Black France
July 16, 2014 7:41 PM   Subscribe

A three-part series looking at the history of France's black community and their long struggle for recognition. French President Francois Hollande ran on a platform promising to eliminate the word 'race' from France’s constitution. But critics were quick to point out the disparity between constitutional reform and actual practice.

Between one and five million French citizens claim African or Caribbean heritage. These numbers are, however, estimates, as population censuses do not recognise race.

For over a century, black immigrants, though never officially identified as different, were treated as 'others'.

Even today, of France’s 577 members of parliament, only five are black.

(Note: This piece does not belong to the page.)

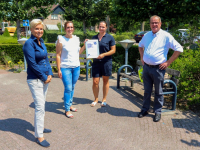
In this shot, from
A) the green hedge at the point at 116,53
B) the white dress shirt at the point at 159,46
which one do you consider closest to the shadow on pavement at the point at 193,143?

This three-part series tells the story of blacks in France - a long history of segregation, racism, protest, violence, culture and community building - from the turn of the 20th century until the present day.
posted by whyareyouatriangle (6 comments total) 25 users marked this as a favorite
 
The most unnerving thing I experienced in Paris was noticing how my wife and I would go around a corner, and if there were more than 5 Afro-French up ahead, suddenly the native (or pick your own term) French would vanish like ghosts, and the Afro-French would identify us as American just because we were white and going down that block. This was just far enough ago that the Afro-French community was still taken aback by the Obama election, so you can surmise how we were greeted. The unnerving part was watching the native-French population take unconscious but noticeable efforts to live like the Afro-French weren't even there.
posted by ocschwar at 8:45 PM on July 16, 2014 [2 favorites]


I spent a semester in Paris in 1991. Before we left, we had a meeting where one of the coordinators told us not to talk to African immigrant because they would try to use us to get citizenship. (??)

Our film professor, an amazingly sophisticated women from the Sorbonne who I idolized in a thoroughly unhealthy way, liked to break up Bergman film marathons by showing us comedy videos of French performers in blackface, mocking "how Moroccan immigrants likes to wear cheap, tacky clothing."

Unfortunately, it took me over a decade to realize how monumentally fucked up the whole process was. And I was persuaded to give up of a few friendships with some North Africans because obviously, I was being scammed for my whiteness. I'm not proud of my behavior. Unfortunately, a childhood spend in Southwestern Virginia did not prepare me for confronting racism, since apparently we solved that problem in the War of Northern Aggression.
posted by bibliowench at 8:45 PM on July 16, 2014 [4 favorites]


As in, this cannot bode well.
posted by ocschwar at 8:46 PM on July 16, 2014


The French ideal is beautiful, but so-called "color blindness" doesn't get rid of the concept of race or get rid of racism. Instead, it allows systematic racism to fester uncountably and unquantifiably. It removes the possibility of analysis of large populations to show the patterns that reveal both intentional and unintentional prejudice on a societal scale.

It's all just sweeping things under a rug.
posted by ocherdraco at 9:46 PM on July 16, 2014 [4 favorites]


Is there a way to watch it on Aljazeera? Francophones can watch Part 1 and Part 2 on YT. The main author of the documentary, Pascal Blanchard (litteraly Pascal Whitey) is a prominent historian of French colonialism and gave a number of interviews (here (in French) and here (translated in English)) when the series was first shown on French TV in 2012. His opinions are a little more nuanced than the Aljazeera summary though.
posted by elgilito at 2:02 AM on July 17, 2014 [1 favorite]


It removes the possibility of analysis of large populations to show the patterns that reveal both intentional and unintentional prejudice on a societal scale.

It's the kind of deliberate blindness reminiscent of how in the US we have effectively limited the funding (and even more so blocked the record keeping) necessary to be able to measure and study the impacts of firearms. I guess when you know the answers won't be good, why even hear the news?

I'm looking forward to watching this when I have time this weekend.